» INSTRUCTION 1: Quote all of the rows below word for word.

[Start of SUPPLIED PASSAGE]

Skip to main content

Spring Houses

A spring house is not a season-specific home one occupies like a summer or winter home.  In fact, it isn't really a house at all.  Before modern electricity made refrigeration possible for the homeowner, farmers relied on shed-like structures built directly on top of natural springs or on one situated near the bank of a creek to store their perishables.  The house was usually made of stone (at least here in the Delaware Valley that seems to be the case) and was no larger than a small room.  If the farmer was lucky, he would have built the spring house against a hill to take advantage of its insulating properties.

Depending on the design & how elaborate the land owner wanted it to be, a small channel was usually built along the inside walls to direct the flow of water around the structure.  This allowed the spring house to maintain a cool internal temperature (somewhere in the mid 50° F range), making it possible to keep dairy products, meats and fruits that would otherwise have spoiled rapidly.  Milk-filled pails or large joints of meat usually hung from rafters, while stoneware crocks filled with pickled vegetables, fruits and corned meats sat on the floor or on built-in shelves.

There happen to be a few spring houses near our home, so I invite you to take a look at them. 
This small Spring House in the woods of a large property, which dates to about 1860, is approximately 200 yards from the main colonial house.  Although that particular home did originally have a keeping room (it's now a mudroom), the Spring House was used for larger amounts of food storage.

As one approaches the one room structure, it is immediately apparent how the stone wall on the right hand side is built into the bank of the hill.  The same principal of temperature insulation that went into the building of Bank Barns was used for this spring house.

Originally there would not have been a door here.  The cast iron door with scroll work is a modern addition to keep critters out. 

Walls between 1-2 feet thick were constructed from stone found on the property.  If you look closely, there is a small trickle of water emerging from the rear of the house. 

Although there is a creek only a few feet away from the structure, it is obvious that this house was built directly on top of a natural spring.  It's quite a soothing sound to hear the burbling water emerging from the ground & emptying into the creek. 

In the foreground of this neighboring farm is another spring house (built in the 1840s).  The covered porch is a modern addition.  

Sunken into the ground, the spring house is built on top of a spring as well.  This empties out into one of the several creeks that run through our town.  The spring house on this property has been converted into a little private one room sanctuary.

This is the rear view which shows 2 windows; I'm not so sure they were originally there.  It must be nice spending quiet moments inside.

[End of SUPPLIED PASSAGE]

» INSTRUCTION 2: Print the part of the spring houses text above from "Walls between 1-2" to "a modern addition." without changing a word.

[Start of THE INPUT]

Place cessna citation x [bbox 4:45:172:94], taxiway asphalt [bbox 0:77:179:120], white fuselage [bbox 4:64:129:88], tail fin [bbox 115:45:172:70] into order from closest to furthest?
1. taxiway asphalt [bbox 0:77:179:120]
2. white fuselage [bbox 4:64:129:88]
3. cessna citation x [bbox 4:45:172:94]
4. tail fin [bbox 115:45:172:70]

[End of THE INPUT]

» CORRECT ANSWER 1:
Place cessna citation x [bbox 4:45:172:94], taxiway asphalt [bbox 0:77:179:120], white fuselage [bbox 4:64:129:88], tail fin [bbox 115:45:172:70] into order from closest to furthest?
1. taxiway asphalt [bbox 0:77:179:120]
2. white fuselage [bbox 4:64:129:88]
3. cessna citation x [bbox 4:45:172:94]
4. tail fin [bbox 115:45:172:70]

» CORRECT ANSWER 2:
Walls between 1-2 feet thick were constructed from stone found on the property.  If you look closely, there is a small trickle of water emerging from the rear of the house. 

Although there is a creek only a few feet away from the structure, it is obvious that this house was built directly on top of a natural spring.  It's quite a soothing sound to hear the burbling water emerging from the ground & emptying into the creek. 

In the foreground of this neighboring farm is another spring house (built in the 1840s).  The covered porch is a modern addition.